Google Fiberはブログにて事の顛末が説明されています。まとめると、「ルイビルで実験した新しい施工法が失敗し、修正にかかるコストが高すぎるので、ルイビルを諦めて他のところで教訓を生かす」だそうです。

「これは苦渋の決断でした」とGoogle Fiberのスポークスパーソンはメールで説明します。

「ルイビルに決めたのは、巨大な企業たちに占領された業界を変え、ルイビルの市民に素晴らしいサービスを提供するチャンスを見たからです。野心を伴う試みには常に挑戦がつきものですが、今回初めて、スケーリングの際の問題を甘く見てしまったのです。イノベーションと新興テクノロジーに関わる大きなイニシアチブの一環として、業界には競争が必要だという意識を共有してくれたルイビル市には非常に感謝しています」

Simrall氏は、Google Fiberは「うまくいくと真剣に信じていた」とし、ルイビルでの試みが成功していれば、他の都市でも2インチの溝を採用するつもりだったと語ります。しかし、世界有数の企業が鳴り物入りで街にやってきて、実用性が証明されていない方法を実験するために道路をひっぺがし、失敗したと分かるとさっさと立ち去って行ったのを見たルイビルの市民には、慰めにもなりません。

ルイビル市民はガッカリ

ルイビルでのイノベーションを推進し、Google Fiberを誘致するために活動したNPO団体、Louisville Digital Associationの会長のCandace Jaworski氏は、「衝撃だったし、落胆しました」と嘆きます。同氏は自分もGoogle Fiberのユーザーになる日を楽しみにしていたし、何より米国でも有数の貧困地区であるポートランドがGoogle Fiberによって変わる日を楽しみにしていたのです。「Google Fiberによってウェストエンドの人たちがインターネットを使えるようになれば、都市の他の地区に追いつけるはずだったのです。人参を目の前にぶら下げられて、結局食べられないまま消えたみたいですね。」

Ben Carter氏は、幸運にもその人参を食べられた一人です。ハイランズ地区で弁護士をしている彼によると、Google Fiberは非常に速い通信速度と素晴らしいカスタマーサービスを提供してくれたと言います。なので、Google Fiberがルイビルから撤退するというニュースを聞いた彼は非常にガッカリしました。しかし、ガッカリだったのは高速回線を失うからだけではありません。

「Google Fiberを獲得するために、ルイビルは背伸びしすぎたように思います。そういった都市のリストに、ルイビルの名前は滅多に挙がりませんから」と同氏。

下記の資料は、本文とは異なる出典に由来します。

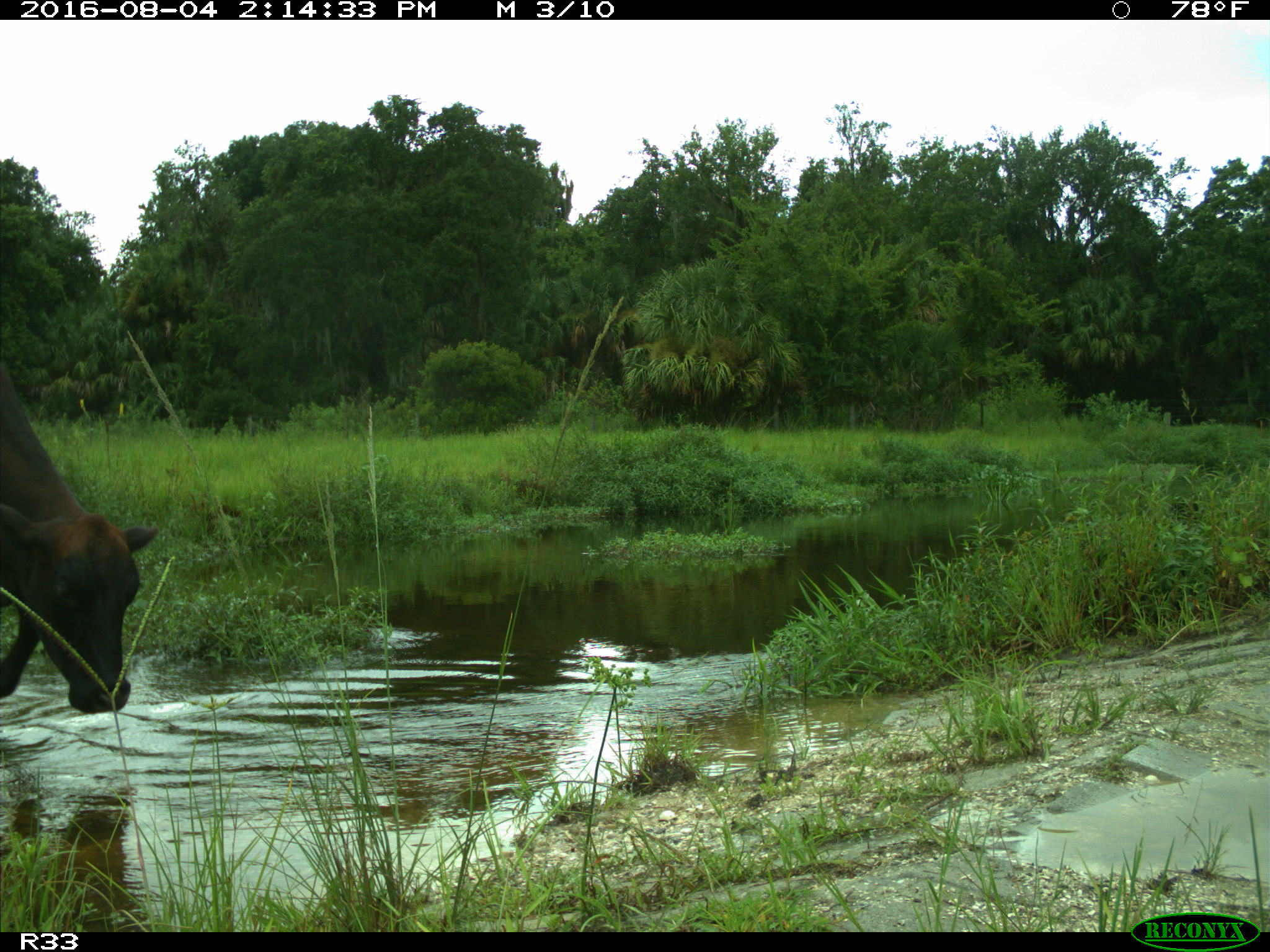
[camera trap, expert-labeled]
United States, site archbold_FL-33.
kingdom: Animalia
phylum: Chordata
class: Mammalia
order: Artiodactyla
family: Bovidae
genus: Bos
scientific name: Bos taurus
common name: domestic cow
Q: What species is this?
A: Bos taurus (domestic cow).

Google Fiberが去った今、Coan氏はルイビルの名前に傷がつくのではと懸念しています。「事情を知らない人は、『ルイビルはGoogle Fiberにはふさわしくなかったんだろうな』と思うでしょう。でも、そうではないんです。」

でも実際のところ、ルイビルはGoogle Fiberにふさわしくなかったのかもしれません。ブロードバンド推進団体、Free Pressで政策部部長を務めるMatt Wood氏によると、巨大な通信企業と戦うことの限界が見えてきたこと、そして無線通信の発達などもあり、Google Fiberは規模を縮小し始めています。 ルイビルでの実験を見れば、彼らが新しい方向を模索していたのは明らかです。しかし、生命科学の「Verily」、自動運転車開発の「Waymo」、Google Fiberを取り仕切るビジネスユニット「 Access」など、Google内で「Other Bets」と呼ばれる他の野心的なプロジェクト同様、Google Fiberも失敗だったようです。

高速インターネット利用が広げたという面も

しかし、Google Fiberがブロードバンドへのアクセスを大きく変えたのは間違いありません。ルイビルが羨むナッシュビルでは、Google Fiberが登場して高速インターネットの利用が大幅に増加しました。同時に、Googleとの競争のおかげで、既存の通信企業であるAT&TやComcastなども、ルイビルも含めて光ファイバーの普及を加速させ始めました。つまり、より多くの人がオンラインにいて、検索し、広告を見ているということです。

「彼らの収入は広告からきています。だから、より多くの人にネットを提供するというのは、あくまで目的のための手段でしかないのです」とWood氏。

市議会議員のCoan氏は、ルイビルでの失敗はGoogle Fiberにとって終わりの始まりだと言います。「その方が私にとってせいせいします。ルイビルの市民みんなにとってもそうです。」